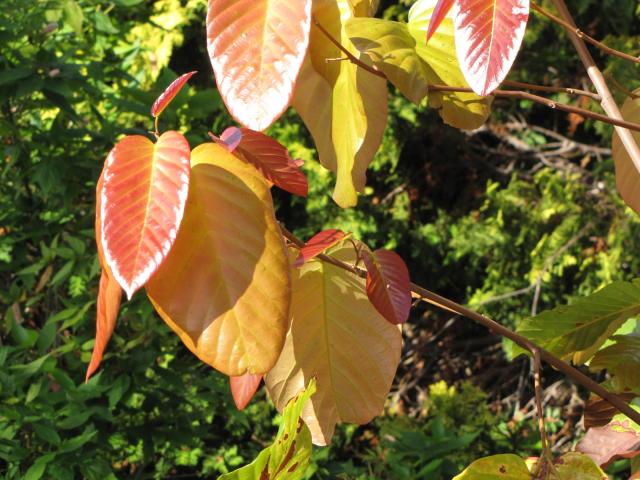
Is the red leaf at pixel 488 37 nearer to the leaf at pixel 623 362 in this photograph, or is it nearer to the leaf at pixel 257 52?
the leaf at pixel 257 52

...

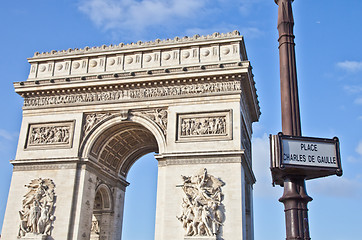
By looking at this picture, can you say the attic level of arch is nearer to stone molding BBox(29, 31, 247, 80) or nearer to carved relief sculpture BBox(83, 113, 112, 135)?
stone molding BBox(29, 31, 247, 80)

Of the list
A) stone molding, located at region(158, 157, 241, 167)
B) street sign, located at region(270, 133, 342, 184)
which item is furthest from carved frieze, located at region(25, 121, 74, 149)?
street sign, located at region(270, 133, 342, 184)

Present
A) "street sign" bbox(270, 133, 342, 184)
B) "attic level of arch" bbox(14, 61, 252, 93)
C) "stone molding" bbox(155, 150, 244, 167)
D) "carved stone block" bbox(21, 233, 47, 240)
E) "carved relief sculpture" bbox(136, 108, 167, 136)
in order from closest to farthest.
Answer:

> **YOUR OBJECTIVE**
Tally how many of the lines above contain the word "pixel". Reply with the number alone.

> **RESPONSE TO THE TASK**
2